◆ **DOCUMENT**:
○ ○ ○ ○ ○ ○ ○

Life at oldage is quite enjoyable

His numerous fans call him gentleman. But his name is Mike Ejeagha. He is a folklore musician known for his story telling prowess, using music. Infact, it is a slang among the Igbos to say Akuko n’egwu Mike Ejeagha to a story teller.

His musical career started 56 years ago as he watched two guitar players around his compound at the coal camp Enugu in addition to paying attention to anything musical.

As he learnt the guitar, he was also playing other music. But having observed that singing in the native dialect could give him a better identity, he vowed to write and sing using Igbo lyrics. Afterall, his counterparts such as Ebenezer Obey,Victor Uwaifo among others did a similar thing.

With this resolve and the style he adopted, he succeeded in carving a niche for himself as a story teller-musician. His hit came in 1960- the year Nigeria got its independence. This septuagenarian folklorist who says story telling has established his life and developed Akuko n’egwu.

He combines research with his mastery of the guitar to tell his stories full of proverbs and didactic messages. He tells Daily Sun reasons why he would continue playing music all his life:

I am Mike Ejeagha. I hail from Imezi Owa, Eziagu Local Government of Enugu State. People call me Gentleman. I do not know how I came about the name. Perhaps it could be the way I behave. I mean my attitude towards people. I was born in August, 1932.

How I started
I started when I was very young. That was when I completed my elementary school education in 1948. I have some friends and when we were growing up we had the Ogene group. During Christmas, we usually went round to play for people.

Within coal camp, there were two men who used to play the guitar. One was the late Moses Aduba, popularly known as Moscow, he was from Onitsha. The other was Cyprian Uzochiawa from Oye.

Moscow was living in our compound, while Cyprian came every evening for them to play guitar and sing. As they played, I sat beside them watching the way the y play the guitar and how they sang the music. I got interested in all they were doing.

I was also interested in anything relating to music. All these heightened my love for music and I started handling the guitar . Besides, I was told that my mother was very much inclined to singing when she was young.

○ ○ ○ ○ ○ ○ ○

◆ **EXERCISE INSTRUCTIONS**: Please reproduce the part of the Mike Ejeagha profile above word for word, starting with "Life at oldage" and going on through "to anything musical.".

◆ **PROVIDED MATERIAL**:

○ ○ ○ ○ ○ ○ ○

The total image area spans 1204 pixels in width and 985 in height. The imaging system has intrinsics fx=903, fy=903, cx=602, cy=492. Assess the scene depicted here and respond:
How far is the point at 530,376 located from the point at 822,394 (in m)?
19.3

○ ○ ○ ○ ○ ○ ○

◆ **RESULT**:
Life at oldage is quite enjoyable

His numerous fans call him gentleman. But his name is Mike Ejeagha. He is a folklore musician known for his story telling prowess, using music. Infact, it is a slang among the Igbos to say Akuko n’egwu Mike Ejeagha to a story teller.

His musical career started 56 years ago as he watched two guitar players around his compound at the coal camp Enugu in addition to paying attention to anything musical.